Anti-union forces are already mounting new attacks on labor for 2000

SALEM - Although the dust has barely settled on the 1998 November general election, anti-union forces are already mounting new attacks on labor for 2000.

"You could call it the full-employment act for Bill Sizemore," said Irv Fletcher, president of the Oregon AFL-CIO, referring to five new initiative petitions Sizemore, the defeated gubernatorial candidate and director of Oregon Taxpayers United, filed Nov. 17 with the secretary of state's office.

Sizemore also owns a business that contracts with political groups to collect petition signatures.

Four of 15 initiatives Sizemore has filed are direct attacks on labor unions.

The most serious is Initiative 25, a proposed constitutional amendment that would ban deductions from an employee's paycheck if any portion of it is used for a political purpose without the employee's written permission.
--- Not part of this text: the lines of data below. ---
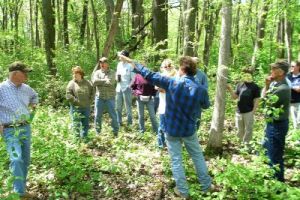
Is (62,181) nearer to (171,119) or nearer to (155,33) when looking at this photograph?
(171,119)

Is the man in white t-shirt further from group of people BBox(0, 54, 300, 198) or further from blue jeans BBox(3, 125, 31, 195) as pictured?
blue jeans BBox(3, 125, 31, 195)

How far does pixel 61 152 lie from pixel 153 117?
3.53m

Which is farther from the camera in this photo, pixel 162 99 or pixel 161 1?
pixel 161 1

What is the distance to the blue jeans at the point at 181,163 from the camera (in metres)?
5.96

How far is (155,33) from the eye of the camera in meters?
14.3

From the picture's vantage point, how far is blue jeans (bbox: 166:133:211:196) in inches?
235

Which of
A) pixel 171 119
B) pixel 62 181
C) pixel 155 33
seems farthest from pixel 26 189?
pixel 155 33

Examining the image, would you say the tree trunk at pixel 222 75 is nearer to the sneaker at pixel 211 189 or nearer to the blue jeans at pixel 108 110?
the sneaker at pixel 211 189

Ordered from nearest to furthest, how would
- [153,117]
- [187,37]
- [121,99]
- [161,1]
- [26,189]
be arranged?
[26,189]
[187,37]
[153,117]
[121,99]
[161,1]

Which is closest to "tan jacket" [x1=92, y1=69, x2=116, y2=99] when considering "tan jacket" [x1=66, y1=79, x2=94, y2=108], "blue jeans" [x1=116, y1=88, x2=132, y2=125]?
"tan jacket" [x1=66, y1=79, x2=94, y2=108]

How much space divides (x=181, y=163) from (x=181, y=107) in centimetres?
92

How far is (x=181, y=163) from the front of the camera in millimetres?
6004

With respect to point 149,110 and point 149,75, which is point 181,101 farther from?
point 149,110

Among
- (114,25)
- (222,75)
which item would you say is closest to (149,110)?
(114,25)
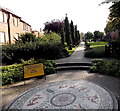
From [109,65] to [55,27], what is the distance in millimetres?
26525

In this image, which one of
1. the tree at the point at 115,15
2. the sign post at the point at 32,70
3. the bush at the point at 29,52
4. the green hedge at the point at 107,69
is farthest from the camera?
the bush at the point at 29,52

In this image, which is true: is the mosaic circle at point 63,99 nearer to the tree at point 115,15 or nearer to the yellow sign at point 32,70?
the yellow sign at point 32,70

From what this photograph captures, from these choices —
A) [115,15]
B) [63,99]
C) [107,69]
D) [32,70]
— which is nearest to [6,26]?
[32,70]

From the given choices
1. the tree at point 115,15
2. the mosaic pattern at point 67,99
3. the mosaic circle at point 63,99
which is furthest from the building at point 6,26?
the mosaic circle at point 63,99

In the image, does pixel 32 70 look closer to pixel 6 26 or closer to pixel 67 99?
pixel 67 99

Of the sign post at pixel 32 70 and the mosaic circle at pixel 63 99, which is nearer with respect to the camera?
the mosaic circle at pixel 63 99

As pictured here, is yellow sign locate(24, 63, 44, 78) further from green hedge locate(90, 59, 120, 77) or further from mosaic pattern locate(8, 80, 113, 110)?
green hedge locate(90, 59, 120, 77)

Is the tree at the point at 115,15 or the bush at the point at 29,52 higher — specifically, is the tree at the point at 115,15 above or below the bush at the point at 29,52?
above

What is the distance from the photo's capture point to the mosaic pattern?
145 inches

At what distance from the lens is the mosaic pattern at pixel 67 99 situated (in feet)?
12.1

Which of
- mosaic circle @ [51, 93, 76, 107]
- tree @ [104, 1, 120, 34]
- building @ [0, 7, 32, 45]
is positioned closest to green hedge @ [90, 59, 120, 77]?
mosaic circle @ [51, 93, 76, 107]

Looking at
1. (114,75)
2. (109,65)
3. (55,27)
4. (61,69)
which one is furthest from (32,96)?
(55,27)

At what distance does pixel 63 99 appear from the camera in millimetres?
4141

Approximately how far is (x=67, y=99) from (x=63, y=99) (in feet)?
0.50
There is no mention of union dues in Initiative 25, but that's the intended target, Fletcher said. "It looks very similar to California's Proposition 226," said Fletcher. "It doesn't just target public employees."

The initiative would require union members who have dues deducted from their paychecks to sign annual written permission slips if any portion of those dues is used "for a political purpose."

A political purpose is described as any in-kind contributions and pass-through contributions through an affiliated organization used to lobby an elected official or spent collecting signatures for initiative petitions or discouraging electors from signing initiative petitions, or spent on direct mail and/or purchasing advertisements that support a political candidate or ballot measure.

Many local unions have agreements with employers to deduct union dues from paychecks. Most locals are affiliated with either the Oregon AFL-CIO, a regional central labor council or building trades council, and those umbrella organizations typically lobby lawmakers, as well as sponsor and oppose legislation.

California voters turned down a "paycheck deception" measure similar to Sizemore's proposal and in Nevada the State Supreme Court ruled a similar measure unconstitutional.

Union political action committees spent more than $4 million in the last election cycle to defeat a Sizemore-sponsored ballot measure (59) that would have prohibited dues checkoffs by members of public employee unions and eliminated the popular Voters' Pamphlet.

But Sizemore has come right back with another version of Measure 59 - the only difference this time is a reference that the proposed new initiative (I-24) would not impact the Voters' Pamphlet.

Sizemore's Initiative 23 would repeal voter-approved (and labor-sponsored) Measure 63, which now requires all ballot measures that impose a two-thirds "super- majority" to pass future measures, must themselves be passed by a super-majority vote. I-23 would amend that, requiring only a simple majority vote on measures that impose a super-majority.

Another initiative (I-26) would require the contracting out of government services "if doing so would save taxpayers 15 percent or more." Calculations would have to include public employee compensation, occupancy costs of all buildings and other real estate using market rental rates.

The State Elections Division is in the process of reviewing the initiatives to make sure they comply with the "one subject only" rule. Once certified, Sizemore can begin gathering signatures to qualify the initiatives for the ballot in 2000.

The Elections Division is seeking public input on the one subject question for all five initiatives. Comments must be received no later than Wednesday, Dec. 9.